Yesterday, I boarded the Ventura again for one of the final sails of the season. This time, we took the Metro North railway to Tarrytown, New York and boarded the sailboat at the docks there. After motoring under the Tappan Zee bridge, a cantilever span across the Hudson River completed in 1955, Captain Pat (behind my dear friend Kathryn in the second photo) hoisted the sails and we glided by wind power along the west bank of the river. We sailed on a beam reach with the wind to our right for a couple of hours, taking in a great view of the palisades on the Hudson’s west bank, until the wind shifted to directly ahead, putting us “in irons” as the sailors say, and Pat had to turn the motor on again. From Tarrytown to the docks at the Wintergarden, near the former World Trade Center site, was about four and a half hours. Though the fall foliage hasn’t arrived yet, you couldn’t ask for a more delightful, partly cloudy, but crisp fall day.

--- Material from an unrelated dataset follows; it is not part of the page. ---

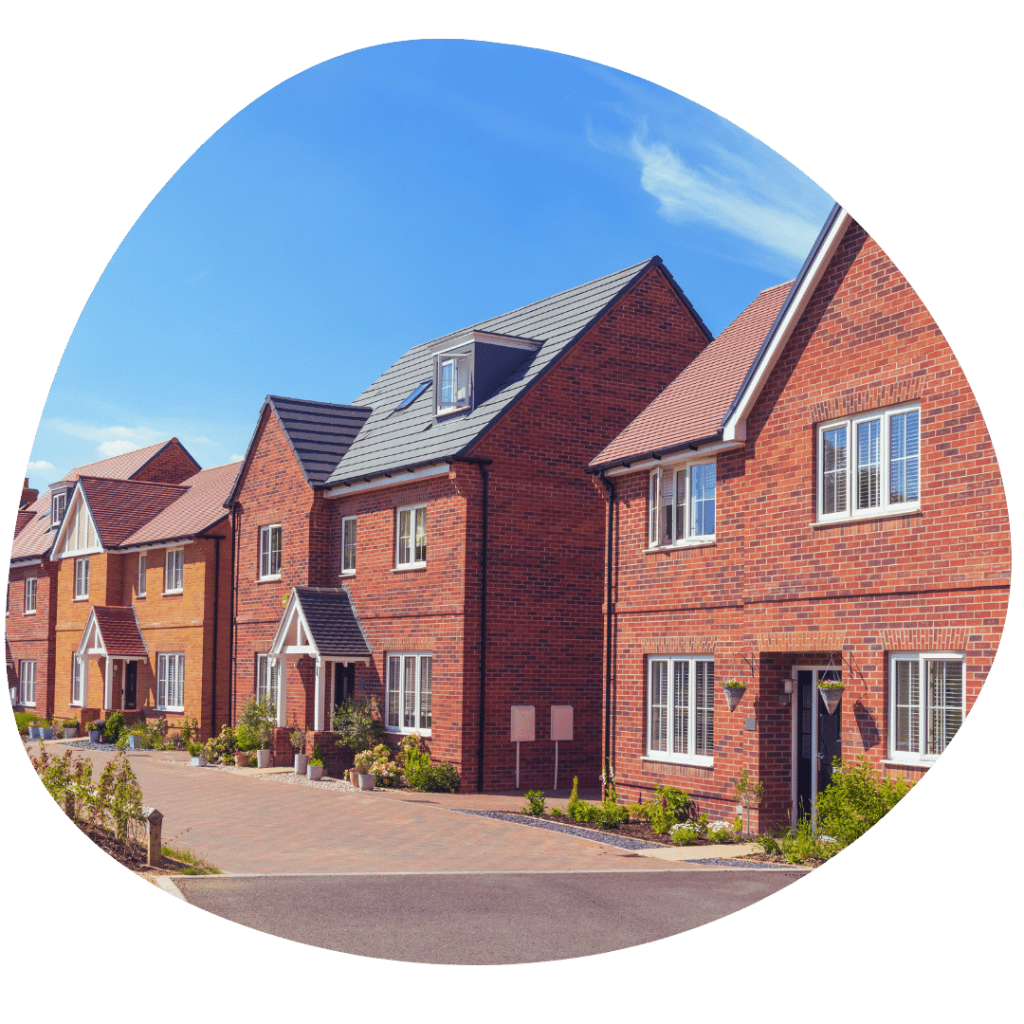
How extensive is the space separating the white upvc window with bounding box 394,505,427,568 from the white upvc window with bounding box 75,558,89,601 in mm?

Today, I went for long, meandering walks in Prospect Park, between the Brooklyn neighborhood where I’m now living (Prospect Lefferts Gardens) and my old neighborhood, Park Slope. As I came back, I noticed these big puppet masks and costumes sitting on a park bench near a gazebo, across from a meadow where a bunch of Caribbean islanders were playing soccer.
I have no idea what the masks of a big green head and a scary gray bug were doing there. Did I miss a pageant? Is it just practice for Halloween? The former occupants of the costumes were nowhere to be seen, or I would have asked.